Why is multiple regression used to control for confounding?

Because each coefficient estimates the effect of its predictor while the other predictors in the model are held constant, including a confounder as a predictor adjusts the estimated effect of the exposure of interest for that confounder.

What is multicollinearity and why does it matter?

Multicollinearity is strong correlation among predictors. It makes individual coefficient estimates unstable and difficult to interpret, with inflated standard errors, even though the model's overall predictive accuracy may be unaffected.

Multiple Linear Regression

Multiple linear regression extends the straight-line model to several explanatory variables at once, modelling a continuous outcome as a weighted sum of predictors plus an intercept. Each coefficient estimates the effect of its predictor while holding the others constant, which makes the model the standard tool for adjusting an association for confounders and for building multivariable prediction.

Definition

Multiple linear regression fits E(Y) = b0 + b1X1 + b2X2 + ... + bkXk for a continuous outcome Y, estimating the coefficients by least squares so that each bj quantifies the average change in Y per one-unit increase in Xj while the other predictors are held constant.

Scope

This entry covers the multivariable linear model: the interpretation of each coefficient as an adjusted effect, handling of categorical predictors and interactions, the additional concerns introduced by several predictors (collinearity, overfitting, and how predictors are chosen), and the same residual-based assumptions as the simple model. It is a methodological topic, not clinical guidance.

Core questions

What does it mean to interpret a coefficient 'holding the other variables constant'?
How does multiple regression adjust an association for confounders?
How are categorical predictors and interactions represented in the model?
What problems do collinearity and too many predictors cause?
How is the number of predictors balanced against the sample size to avoid overfitting?

Key concepts

Adjusted (partial) regression coefficient
Confounding control through adjustment
Dummy coding of categorical predictors
Interaction (effect modification) terms
Multicollinearity
Overfitting and events/observations per predictor
Model R-squared and adjusted R-squared
Linearity, independence, constant variance, normal errors

Mechanisms

The model expresses the mean outcome as an intercept plus a weighted sum of predictors, with the weights (coefficients) estimated by least squares.
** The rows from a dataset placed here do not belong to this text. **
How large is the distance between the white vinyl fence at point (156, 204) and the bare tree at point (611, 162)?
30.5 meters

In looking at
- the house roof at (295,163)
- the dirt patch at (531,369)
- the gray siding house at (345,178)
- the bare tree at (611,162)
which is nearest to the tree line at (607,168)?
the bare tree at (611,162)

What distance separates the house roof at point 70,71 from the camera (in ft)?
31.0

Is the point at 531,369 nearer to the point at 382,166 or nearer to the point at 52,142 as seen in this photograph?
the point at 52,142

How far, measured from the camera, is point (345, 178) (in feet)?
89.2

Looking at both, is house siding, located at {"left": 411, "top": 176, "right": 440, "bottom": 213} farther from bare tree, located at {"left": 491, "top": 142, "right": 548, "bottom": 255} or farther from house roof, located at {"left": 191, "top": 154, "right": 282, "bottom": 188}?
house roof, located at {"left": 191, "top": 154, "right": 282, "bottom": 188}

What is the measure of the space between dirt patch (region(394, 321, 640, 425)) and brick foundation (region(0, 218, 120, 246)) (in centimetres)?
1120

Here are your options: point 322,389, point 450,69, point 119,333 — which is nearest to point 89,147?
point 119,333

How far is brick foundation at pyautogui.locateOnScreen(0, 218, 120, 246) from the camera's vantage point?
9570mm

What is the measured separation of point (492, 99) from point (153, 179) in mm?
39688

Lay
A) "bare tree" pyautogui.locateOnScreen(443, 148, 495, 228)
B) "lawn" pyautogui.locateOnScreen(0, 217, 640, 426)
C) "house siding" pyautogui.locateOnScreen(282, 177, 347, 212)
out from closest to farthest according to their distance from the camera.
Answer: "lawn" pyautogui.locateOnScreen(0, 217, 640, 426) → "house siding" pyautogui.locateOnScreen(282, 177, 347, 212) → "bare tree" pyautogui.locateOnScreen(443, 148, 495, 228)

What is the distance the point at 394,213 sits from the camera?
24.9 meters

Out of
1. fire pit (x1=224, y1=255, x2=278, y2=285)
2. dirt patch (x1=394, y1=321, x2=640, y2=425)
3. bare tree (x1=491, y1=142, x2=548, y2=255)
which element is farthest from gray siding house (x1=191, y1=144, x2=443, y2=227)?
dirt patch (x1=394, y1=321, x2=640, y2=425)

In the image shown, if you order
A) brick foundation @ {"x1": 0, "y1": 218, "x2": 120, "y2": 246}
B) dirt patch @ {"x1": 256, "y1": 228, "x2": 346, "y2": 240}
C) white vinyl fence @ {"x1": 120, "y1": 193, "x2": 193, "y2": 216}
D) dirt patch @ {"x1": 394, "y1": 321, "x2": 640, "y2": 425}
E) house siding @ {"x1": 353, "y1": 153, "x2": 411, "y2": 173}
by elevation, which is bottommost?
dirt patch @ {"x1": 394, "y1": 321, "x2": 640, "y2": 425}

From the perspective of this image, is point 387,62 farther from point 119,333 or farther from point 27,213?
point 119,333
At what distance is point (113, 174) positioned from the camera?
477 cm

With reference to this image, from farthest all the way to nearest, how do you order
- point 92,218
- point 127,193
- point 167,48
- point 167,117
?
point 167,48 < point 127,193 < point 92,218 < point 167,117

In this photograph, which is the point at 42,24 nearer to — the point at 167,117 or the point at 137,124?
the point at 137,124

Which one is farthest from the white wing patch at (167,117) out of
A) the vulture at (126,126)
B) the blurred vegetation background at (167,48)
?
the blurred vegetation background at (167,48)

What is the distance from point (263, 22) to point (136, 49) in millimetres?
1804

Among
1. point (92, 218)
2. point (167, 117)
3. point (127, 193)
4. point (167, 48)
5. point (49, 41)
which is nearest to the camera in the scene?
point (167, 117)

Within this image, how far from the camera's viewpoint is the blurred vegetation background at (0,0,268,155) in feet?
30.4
Each coefficient is a partial effect: the expected change in the outcome per unit change in that predictor with the others fixed, which is the mechanism by which regression adjusts for confounding. Categorical predictors enter as indicator (dummy) variables, and interaction terms allow the effect of one predictor to depend on another. When predictors are strongly correlated (multicollinearity), individual coefficients become unstable and hard to interpret even though overall prediction may be unaffected. Including too many predictors relative to the sample size leads to overfitting, where the model captures noise and performs poorly on new data; this motivates limiting predictors in relation to sample size and validating the model.

Clinical relevance

Multiple linear regression produces most of the adjusted associations reported for continuous outcomes in clinical and public-health research and is a building block of risk-prediction work. Knowing how its coefficients are interpreted and how confounding is controlled is central to appraising such studies. This entry describes the method and is not a basis for individual diagnostic or treatment decisions.

Evidence & guidelines

Standard texts such as Kutner and colleagues and Harrell set out recommended modelling strategy, and methodological work warns against avoidable practices — notably dichotomising continuous predictors, which discards information and can bias estimates. Prediction-model reporting is covered by the TRIPOD statement.

History

The multivariable extension of the linear model developed through the early-twentieth-century work of Pearson, Fisher, and others, who established least-squares estimation and inference for several predictors. In biostatistics the model became the standard method for adjusting associations for confounders, and later methodological literature focused on how predictors should be selected and how overfitting and dichotomisation distort results.

Debates

Should continuous predictors be dichotomised in a regression model?: Splitting a continuous predictor at a cut-point discards information, reduces power, and can distort the estimated relationship; methodologists argue continuous predictors should usually be kept continuous, with nonlinearity modelled flexibly rather than removed by categorisation.

Key figures

Karl Pearson
Ronald A. Fisher
Frank Harrell
Douglas Altman
Patrick Royston

Seminal works

altman-royston-2006-cost
harrell-2015

Frequently asked questions

Why is multiple regression used to control for confounding?: Because each coefficient estimates the effect of its predictor while the other predictors in the model are held constant, including a confounder as a predictor adjusts the estimated effect of the exposure of interest for that confounder.
What is multicollinearity and why does it matter?: Multicollinearity is strong correlation among predictors. It makes individual coefficient estimates unstable and difficult to interpret, with inflated standard errors, even though the model's overall predictive accuracy may be unaffected.